### Excerpted text
····················
The Supreme Court backed a broader reading of the federal government’s war powers Wednesday, finding that Congress can give veterans the ability to file lawsuits against states if they face job discrimination over their military service.
The 5-4 decision found that Texas could not dodge a lawsuit from a former Texas state trooper under the Uniformed Services Employment and Reemployment Rights Act, or USERRA, after refusing to accommodate the veteran who was injured in the line of duty.
The ruling would overturn state courts in Alabama, Georgia, Florida, Tennessee, Texas and Virginia that had ruled Congress didn’t have the power to let servicemembers file civil suits against state governments.
In the majority opinion, Justice Stephen G. Breyer wrote that state governments can be sued under the law, which granted veterans the right to be promptly reemployed on return from service and free from discrimination over their service.
“Upon entering the Union, the States implicitly agreed that their sovereignty would yield to federal policy to build and keep a national military,” Breyer wrote.
····················
### Records provided
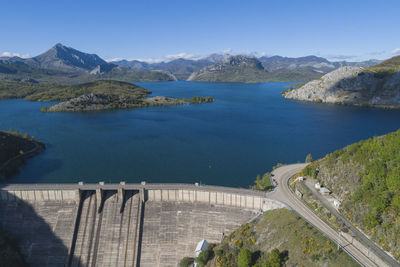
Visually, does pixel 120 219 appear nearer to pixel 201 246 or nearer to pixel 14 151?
pixel 201 246

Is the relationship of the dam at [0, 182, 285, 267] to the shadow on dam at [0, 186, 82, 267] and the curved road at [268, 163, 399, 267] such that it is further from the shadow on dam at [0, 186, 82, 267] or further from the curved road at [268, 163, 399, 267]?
the curved road at [268, 163, 399, 267]

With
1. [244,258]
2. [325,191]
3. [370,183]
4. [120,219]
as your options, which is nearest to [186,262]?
[244,258]

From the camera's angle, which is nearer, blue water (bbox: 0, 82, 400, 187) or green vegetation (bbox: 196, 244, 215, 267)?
green vegetation (bbox: 196, 244, 215, 267)

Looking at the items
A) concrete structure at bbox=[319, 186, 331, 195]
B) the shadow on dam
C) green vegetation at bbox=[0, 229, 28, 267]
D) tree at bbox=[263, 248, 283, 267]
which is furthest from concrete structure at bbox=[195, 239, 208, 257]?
green vegetation at bbox=[0, 229, 28, 267]

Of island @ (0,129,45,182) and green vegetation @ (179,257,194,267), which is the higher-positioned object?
island @ (0,129,45,182)

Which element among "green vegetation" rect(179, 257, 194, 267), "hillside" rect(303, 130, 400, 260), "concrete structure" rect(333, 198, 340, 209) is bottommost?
"green vegetation" rect(179, 257, 194, 267)

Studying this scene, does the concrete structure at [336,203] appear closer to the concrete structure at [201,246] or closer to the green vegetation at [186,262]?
the concrete structure at [201,246]

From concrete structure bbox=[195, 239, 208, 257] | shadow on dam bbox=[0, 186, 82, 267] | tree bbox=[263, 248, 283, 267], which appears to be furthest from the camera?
shadow on dam bbox=[0, 186, 82, 267]
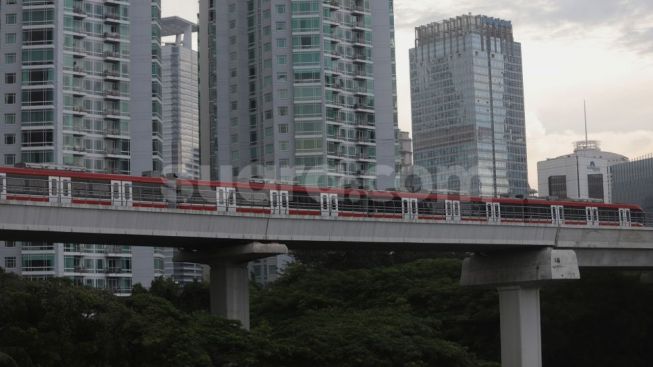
····················
### What you are asked to do
Please answer these from the text on the Supreme Court veterans ruling:
1. What was the vote count in the decision?
2. Which justice wrote the majority opinion?
3. What job had the veteran who sued Texas held?

### Response to this exercise
1. 5-4
2. Justice Stephen G. Breyer
3. Texas state trooper